C'est une belle galéjade que de croire qu'en fonctionnement normal (cylindre tournant, bille lancée avec la vitesse habituelle), un croupier adroit pourrait faire tomber la bille dans la région du cylindre qu'il désirerait!
A l'exception du zéro, tout numéro de la roulette possède 3 caractéristiques:
Comment les numéros sont-ils disposés sur le cylindre?
L'ordre des numéros dans le cylindre, à la différence de celui du tableau, n'est pas croissant. En fait leur disposition obéit à une répartition parfaitement équilibrée qui a fait l'objet de savants calculs avant que ce résultat soit obtenu. Si on divise le cylindre de la roulette en deux parties égales de chaque côté d'un axe vertical qui passerait par le zéro, et aboutirait entre le 5 et le 10, on obtient une répartition égale de toutes les chances, d'un côté comme de l'autre. Il y a autant de numéros appartenant à chacun des sixains, à chaque douzaine, à chaque colonne et à chacune des chances simples. On constate qu'excepté les transversales où il n'y a pas vraiment irrégularité, mais plutôt complémentarité, l'équilibre parfait entre ces deux moitié de cylindre est réalisé. Par conséquent, le zéro qui n'appartient à aucune chance simple, à aucune douzaine ou colonne, à aucune transversale ni à aucun sixain, est situé au point exact où l'équilibre de toutes les chances se fait. Si l'on veut considérer les transversales du zéro (0,1,2) et (0,2,3), on s'aperçoit que là aussi on les trouve chacune une fois dans chacune des parties du cylindre.
Cette disposition a-t-elle une importance? Non dans la mesure où, mécaniquement, la roulette est bien conçue et même une répartition en moitié rouge et moitié noir ne changerait rien au caractère aléatoire de la roulette idéale. Toutefois, si quelques défauts minimes d'équilibrage ou de rugosité favoriseraient une portion du cylindre, cette disposition en atténuerait les effets.
Sur le tableau placé horizontalement et communément appelé Tapis Vert, on retrouve tous les numéros du cylindre. Cependant, il sont disposés, cette fois, dans un ordre croissant et sur trois colonnes, de chaque côté desquelles se trouve la "bande", c'est-à-dire les trois chances simples: rouge, impair et manque, face à leur opposé: noir, pair et passe.
Au bas du tableau, sous la bande, on trouve les douzaines: douze premiers (1ère douzaine: numéros de 1 à 12), douze milieux (2ème douzaine: numéros de 13 à 24), douze derniers (3ème douzaine: numéros de 25 à 36) et sous les numéros, on trouve les colonnes: colonne 1 (les 12 numéros de la première colonne), colonne 2 (les douze numéros de la colonne centrale), colonne 3 (les douze numéros de la troisième colonne). Les deux chances seront appelées les chances doubles (Douzaines et Colonnes).

━━━━━━━━━━━━━━━━━━━━

D'après l'extrait sur la roulette :
(a) Entre quels numéros aboutit l'axe vertical qui passe par le zéro et partage le cylindre en deux ?
(b) Quel nom donne-t-on couramment au tableau placé horizontalement ?
(c) Quels numéros composent la 2ème douzaine ?
Les données qui suivent forment un matériau à part, sans lien avec l'extrait sur la roulette.

- DONNÉES -

━━━━━━━━━━━━━━━━━━━━

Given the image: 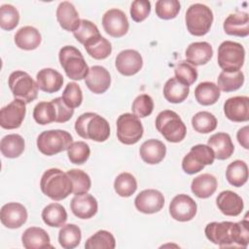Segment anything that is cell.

━━━━━━━━━━━━━━━━━━━━

- RÉPONSE -
(a) Entre le 5 et le 10.
(b) Le Tapis Vert.
(c) Les numéros de 13 à 24.